I mercati di frontiera non vogliono perdere il treno della ripresa globale. L’indice Msci dedicato ai paesi che non sono considerati ancora emergenti nell’ultimo mese (fino al 28 aprile e calcolato in euro) ha guadagnato quasi il 4%, portando a +11,3% la performance da inizio anno.
“Noi riteniamo che aumenterà l’interesse per i mercati di frontiera che stanno in qualche modo maturando”, spiega uno studio di East Capital. “I flussi in questi mercati sono raddoppiati negli ultimi tre anni, tuttavia continuano a rappresentare circa lo 0,4% della capitalizzazione globale. Questi mercati non sono solamente a sconto rispetto a quelli sviluppati e a quelli emergenti, ma sono ancora sotto i loro livelli pre-crisi. A sostegno del tema dei mercati di frontiera ci sono importanti fattori di lungo termine quali la grossa crescita demografica e i bassi livelli di indebitamento. Inoltre la crescita economica media è del 6% contro il 5% dei mercati emergenti e il 2% di quelli sviluppati”.

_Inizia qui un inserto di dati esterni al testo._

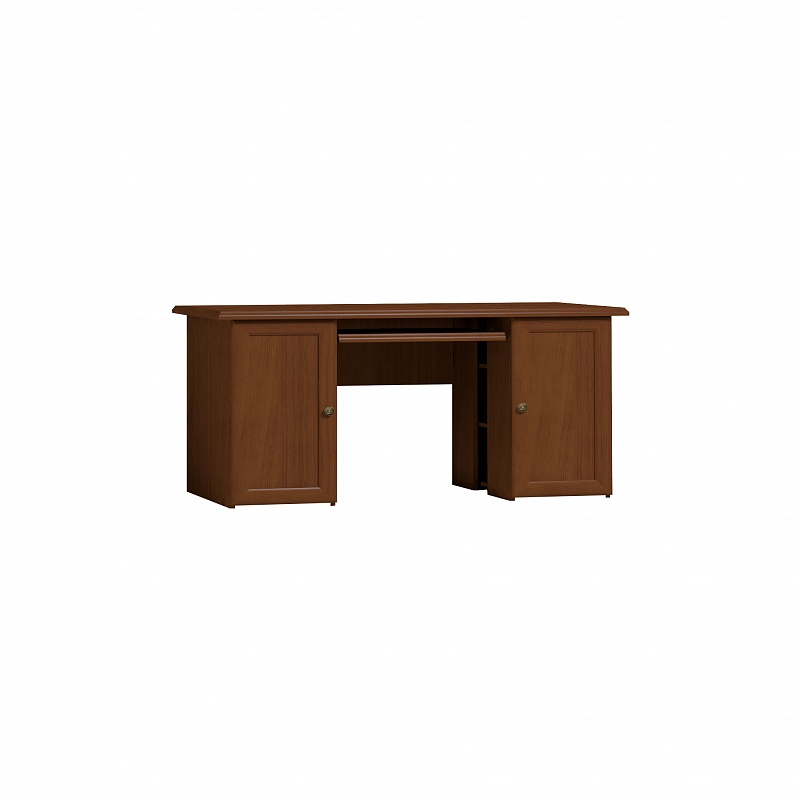 -стол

Restringendo il campo ad alcuni paesi che formano il mondo frontier, il mercato ucraino si è ripreso, ma ha perso il 18,2% in termini di moneta unica a causa di una maggiore debolezza valutaria. Per quanto riguarda la Nigeria e l’Iran, l’indice del paese africano è rimasto in realtà piatto nel corso del trimestre, sebbene abbia registrato un rally di circa il 20% nelle scorse due settimane in termini di valuta locale (i risultati delle elezioni sono stati annunciati solamente nell’ultimo giorno del mese). La Borsa di Teheran, intanto, rimane inaccessibile per gli investitori internazionale. La speranza di molti investitori è che le sanzioni siano tolte nel corso di quest’anno. Una possibilità che si avvicina ora che è stato raggiunto un accordo sul nucleare.
I radar sull’Africa
Uno dei temi dominanti per chi è interessato ai mercati di frontiera resta l’Africa. In molti paesi del continente nero si è osservato negli ultimi anni un tasso di crescita del Pil superiore al 6%, dovuto a politiche economiche e fiscali favorevoli allo sviluppo e alla stabilità economica. “Verso l’Africa Sub-sahariana si sono indirizzati dal 2014 a oggi flussi di investimenti pari a 8,4 miliardi di dollari, di cui circa 1,4 nel 2015, provenienti da Stati Uniti, Asia ed Europa”, dice una nota di Francesco Confuorti, presidente di Advantage Financial. “L’Italia è ancora quasi assente. C’è un gap da colmare e una grande opportunità per le nostre imprese, considerando anche che il modello organizzativo della tipica azienda africana (con l’eccezione dei grandi gruppi multinazionali) si avvicina molto a quello delle Pmi italiane”.